Question 28: Thymidine is responsible for resistance to which antibiotic ?

A. Erythromycin
B. Sulfonamide (Correct Answer)
C. Tetracycline
D. Nitrofurantoin

Explanation: ***Sulfonamide*** - **Thymidine** can contribute to **sulfonamide resistance** because sulfonamides interfere with **folate metabolism** and the subsequent synthesis of purines and pyrimidines, including thymidine. - An excess of thymidine can bypass the metabolic block caused by sulfonamides, allowing bacteria to continue DNA synthesis and grow. *Erythromycin* - **Erythromycin** resistance is primarily mediated by **methylation of ribosomal RNA**, which prevents the antibiotic from binding to the 50S ribosomal subunit. - It does not directly involve thymidine or the folate synthesis pathway. *Tetracycline* - Resistance to **tetracyclines** is commonly due to **efflux pumps** that actively pump the drug out of the bacterial cell or **ribosomal protection proteins** that prevent tetracycline binding. - Thymidine production or metabolism is not a mechanism of tetracycline resistance. *Nitrofurantoin* - **Nitrofurantoin** resistance typically involves **mutations** in bacterial enzymes (like **nitrofuran reductase**) that are responsible for activating the drug into its active form. - These mutations prevent the drug from becoming bactericidal, and thymidine does not play a role in this mechanism.

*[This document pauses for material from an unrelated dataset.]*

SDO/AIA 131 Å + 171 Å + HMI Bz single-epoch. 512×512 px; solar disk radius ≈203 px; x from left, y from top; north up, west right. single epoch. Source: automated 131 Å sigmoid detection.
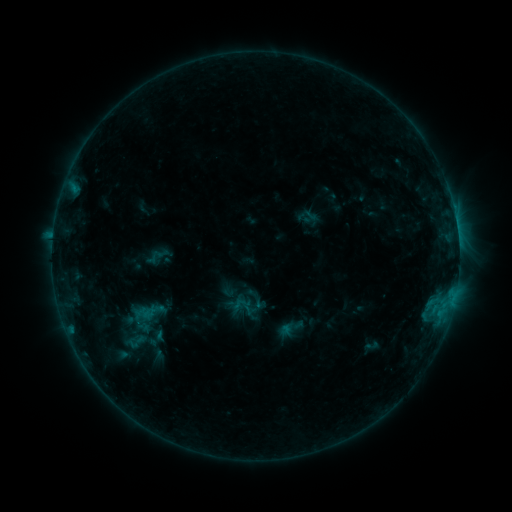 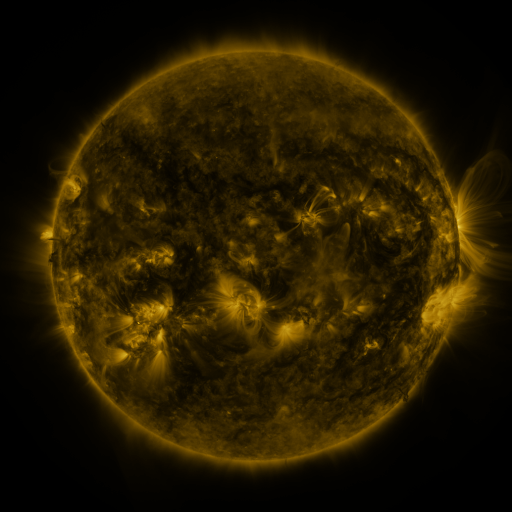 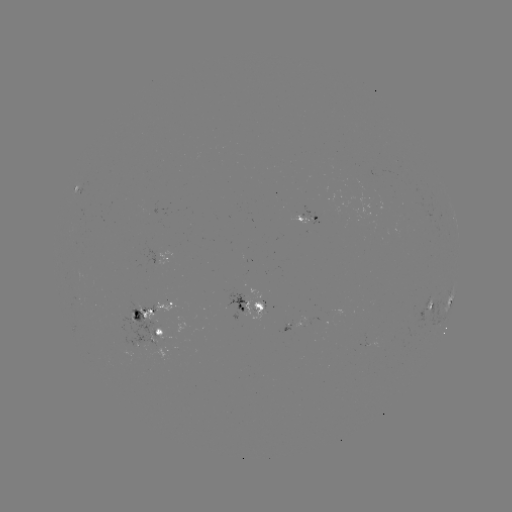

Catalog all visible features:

Question 29: Which of the following is not excreted by the kidney?

A. Ciprofloxacin
B. Ofloxacin
C. Moxifloxacin (Correct Answer)
D. Levofloxacin

Explanation: ***Moxifloxacin*** - Moxifloxacin is primarily metabolized in the **liver** and excreted through bile and feces. - This characteristic makes it a suitable choice for patients with significant **renal impairment** as dose adjustments are generally not required. *Ciprofloxacin* - Ciprofloxacin is predominantly excreted by the **kidneys** through both glomerular filtration and tubular secretion. - Dose adjustments are crucial in patients with **renal dysfunction** to prevent accumulation and toxicity. *Ofloxacin* - Ofloxacin is largely excreted unchanged in the **urine**, making renal excretion its primary elimination pathway. - **Dose reduction** is necessary for patients with impaired renal function. *Levofloxacin* - Levofloxacin is primarily eliminated via **renal excretion**, with a significant portion appearing in the urine as unmetabolized drug. - Patients with **kidney disease** require appropriate dose adjustments.

Question 30: Which of the following is a primary use of Levamisole?

A. Immunostimulant
B. Antihelminthic (Correct Answer)
C. None of the options
D. Immunomodulator

Explanation: ***Antihelminthic*** - Levamisole is **primarily classified as an antihelminthic drug**, used to treat parasitic worm infections. - It acts as a **nicotinic receptor agonist** in nematodes, causing spastic paralysis of the worms, leading to their expulsion. - It was historically used in humans for treating ascariasis and hookworm infections, and is still used in **veterinary medicine** for deworming livestock. - This is its **primary pharmacological classification** in standard medical textbooks. *Immunomodulator* - Levamisole does have **immunomodulatory properties** that were discovered secondary to its antihelminthic use. - It was used as **adjuvant therapy in colon cancer** (with 5-FU) to enhance immune response. - However, this is a **secondary use**, not its primary classification, and has been largely discontinued due to severe side effects like agranulocytosis. *Immunostimulant* - While levamisole can stimulate certain aspects of cell-mediated immunity, this overlaps with its immunomodulatory effects. - This is **not its primary pharmacological classification** - it remains primarily an antihelminthic agent. *None of the options* - This is incorrect because **antihelminthic** is clearly the primary and correct classification of levamisole in pharmacology. - Its antihelminthic action was its original and primary therapeutic application.